Both can be sown now, either direct into damp soil in a sunny position, in greenhouse borders or in pots of multi-purpose compost kept outside on the patio. Sow thinly and cover the seed with a layer of compost or soil equal to the height of the seed. If your garden is cold and exposed or the soil is heavy, cover the plants with a cloche or a layer of fleece raised just above the top of the plants, from the end of October onwards, to protect the plants from damage caused by cold.
Plant autumn onion sets
I like planting overwintering onion sets, such as ‘Senshyu Yellow’ or ‘Toughball’ this month if for no other reason than it can result in some cracking, full-flavoured spring onions to harvest in early spring. But leave them to mature and you’ll have some good sized, mature onions before May is out.
Space for a row of onions might be at a bit of a premium right now but it’s worth finding some if possible. If you have a badly behaved, overgrown pumpkin plant, you could always gather up some of the gangly stems and peg them onto a smaller area of soil to make room for a couple of rows of these onions to be planted. Space the sets 10cm apart in rows spaced 30cm apart.

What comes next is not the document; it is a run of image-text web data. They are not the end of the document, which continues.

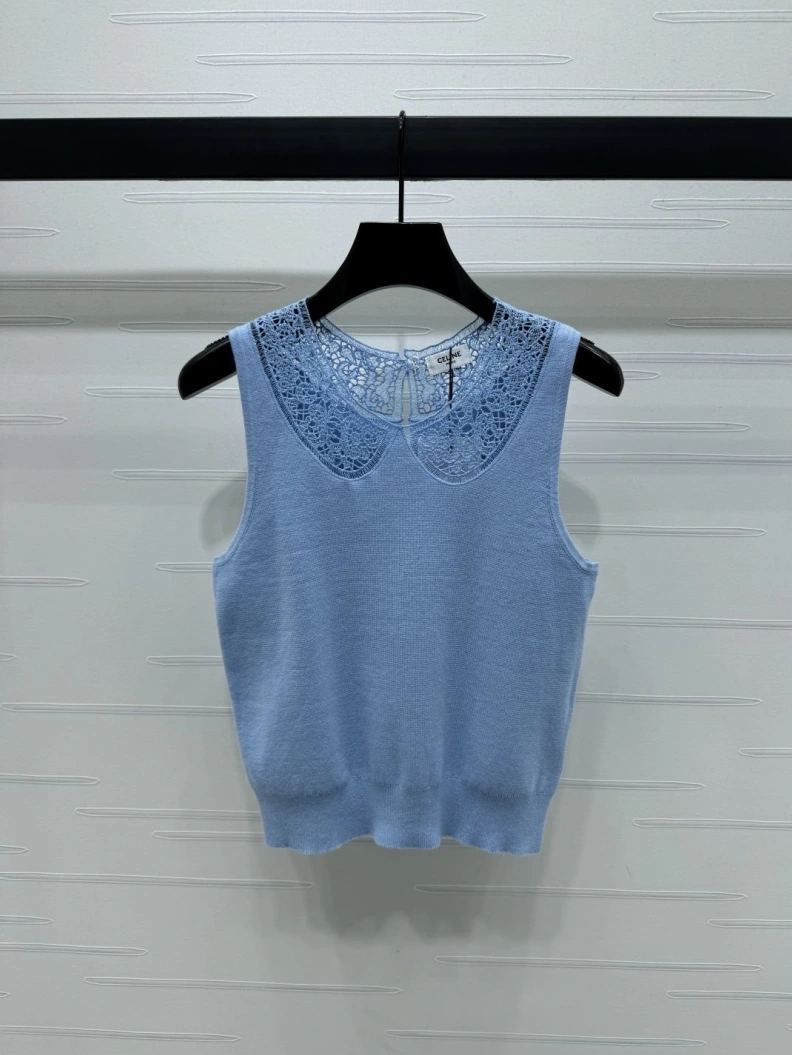 Cxlxne Gilet Comfortable 92732
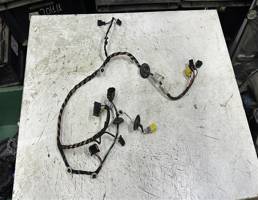 Жгут проводов двери для Skoda Octavia (A5 1Z-) 2008-2013 рестайлинг  запчасти бу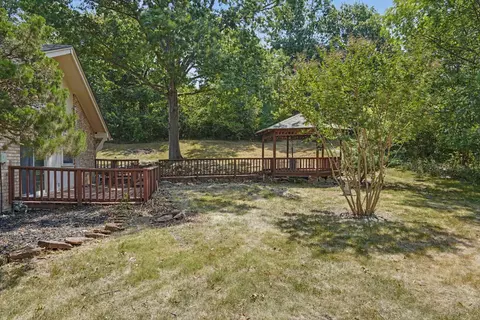 Exterior - 5846 E 63rd St, Tulsa, OK 74136 photo 4 of 7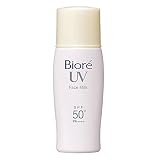 �r�I�� UV ���炳��t�F�C�X�~���N 30ml [SPF50+/PA++++]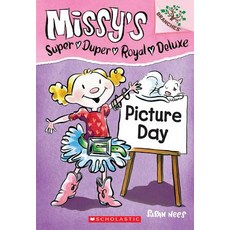 Picture Day Paperback, Branches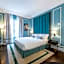 Glimpse Hotel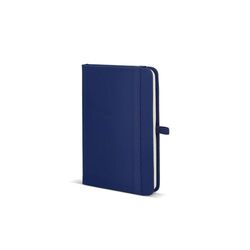 Carnet PU Sora A6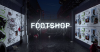 Footshop.hu logo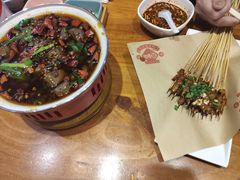 -怪噜范·老贵阳街头名小吃(鸿通城店)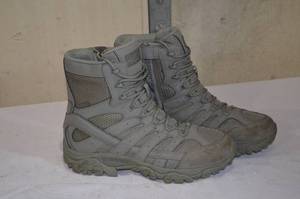 Sportsman 236 Boot and Shoe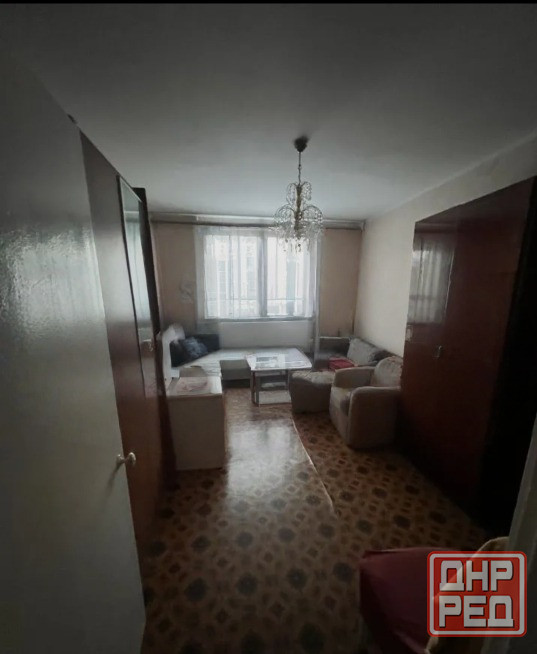 3 ком.кв, 60 м2, 6/9 этаж, Калининский р-н, пр-т Мира, 4,9 млн руб Донецк - изображение 3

As for all onions, the best place for planting is a sunny space in soil that drains well and hasn’t had any manure added to it recently. Plant the sets so the ‘tail’ at the top is just above the soil surface. If you leave too much sticking out then the birds (or in my experience potentially small children, too) will have fun pulling them out!
Plant out spring cabbages
A succulent spring cabbage is a real treat, picked fresh from the garden when a lot of summer veg garden staples haven’t even been planted out yet. It’s a marathon not a sprint for these brassicas though! Plants that are around 12cm tall are ready for planting out. Disturb as little soil as possible when making a planting hole (try using a narrow trowel or bulb planter) because firm soil is a must, in order for the plants to form tight heads in spring.
Plant one plant every 10cm and space rows 30cm apart. Make sure you protect the young plants from pigeons by covering the plants with horticultural fleece or closely-meshed netting.